Just once I’d like to see a police officer who murders a child like this just turn his or her gun and badge in, admit to having committed an inexcusable atrocity, and not try to lawyer her or his way out of trouble and hang on to a job as a cop.
I have yet to see that happen in all the years I’ve covered police killings.
There should be an immediate firing of any police officer who fired a weapon in this particular incident because of the huge risk that was posed in firing a gun inside a crowded store. There should be a prosecution for at least reckless endangerment and involuntary manslaughter.
I’m not holding my breath.
This slaughter of innocent suspects and bystanders, and especially of children, by our nation’s cops, must cease.

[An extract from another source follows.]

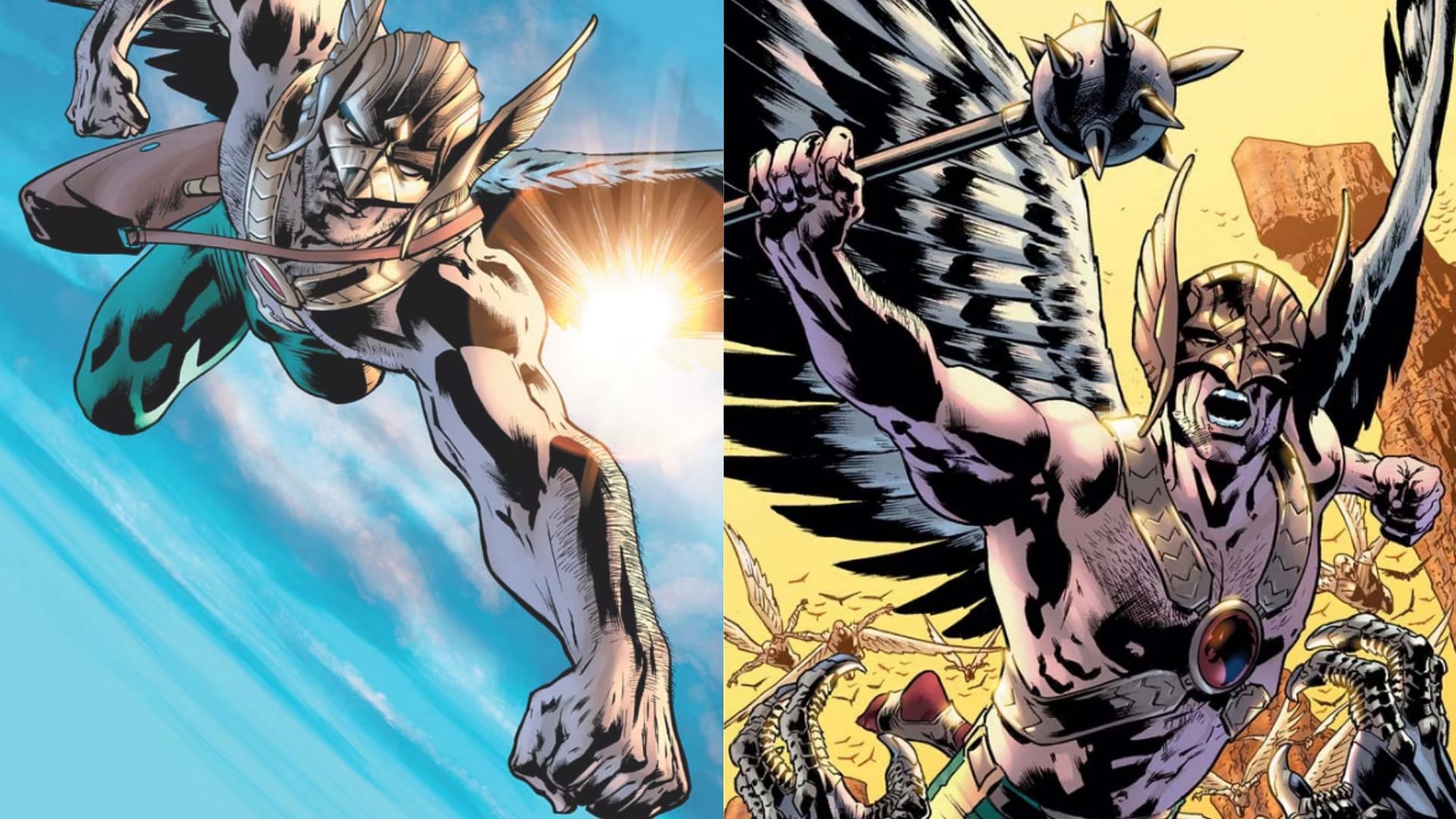 Retirement will give Hawkman a chance to stop the cycle of death and return (Image via DC)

Whenever something like this occurs, I keep thinking about firefighters and how they operate. As I reporter, I’ve watched firefighters arriving at blazes where there are at least feared to be victims trapped in burning buildings. The firefighters who rush in my experience don’t even hesitate. On arriving, if told there may be people trapped, they heroically race directly buildings putting their lives in grave danger, to try and locate and rescue whoever is at risk. That kind of heroism is largely lacking among the nation’s police officers, who all too often justify their murder of people, including kids, whom they later claim they “thought” were carrying a weapon, using the tried-and-true line, “I feared for my life.”

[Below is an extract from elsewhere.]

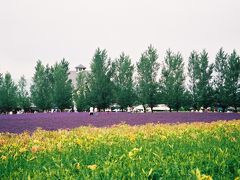 北海道ラベンダー紀行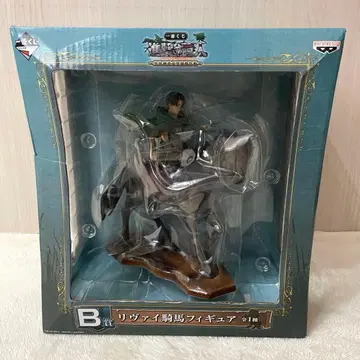 진격의 거인 리바이 기마 피규어 B상 제일복권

That cowardly excuse doesn’t cut it though. If you’re a cop, you need to put concerns about your life second to the lives of the public. There can be no justification for killing an unarmed suspect, and when that suspect is a kid, the offense is all the worse. It is even more intolerable when the person killed is just someone in the line of fire, like poor Valentina.
I was a reporter in Los Angeles back in the late 1970s, when the LAPD first introduced to American policing the militarized policing concept of Special Weapons and Tactics (SWAT) teams — a violent approach now widely adopted and grossly overused by law enforcement agencies all across the country. I reported during those years on all too many cases of LAPD murders of unarmed people, which usually resulted in no legal consequences for the officers involved. So I won’t be surprised if we learn that it wasn’t just one wild shot that was fired when Valentina was killed in Los Angeles. US police have a propensity to fire multiple rounds in incidents like these, and often several cops will fire at once. If that turns out to be the case, we’re lucky there were not more injuries and fatalities as a result of the unfortunate police arrival on the scene to “rescue” the public from a deranged attacker swinging a bike lock.
This is no aberration. The LAPD has for decades had one of the most deadly records of police killings. Just this year, which is not quite over, LAPD officers shot at least 37 people, killing at least 17, according to the Los Angeles Times. That tally represents a significant increase from 2020, when 27 people were shot and 7 killed by LA officers, and 2019, when 26 people were shot and 12 killed.
My heart goes out to the Orellana-Peralta family, whose members have to endure this Christmas season and then go on through life without their precious daughter.
There is no way that horror can be explained or compensated for, no solace than can be offered, no prayer than can bring her back.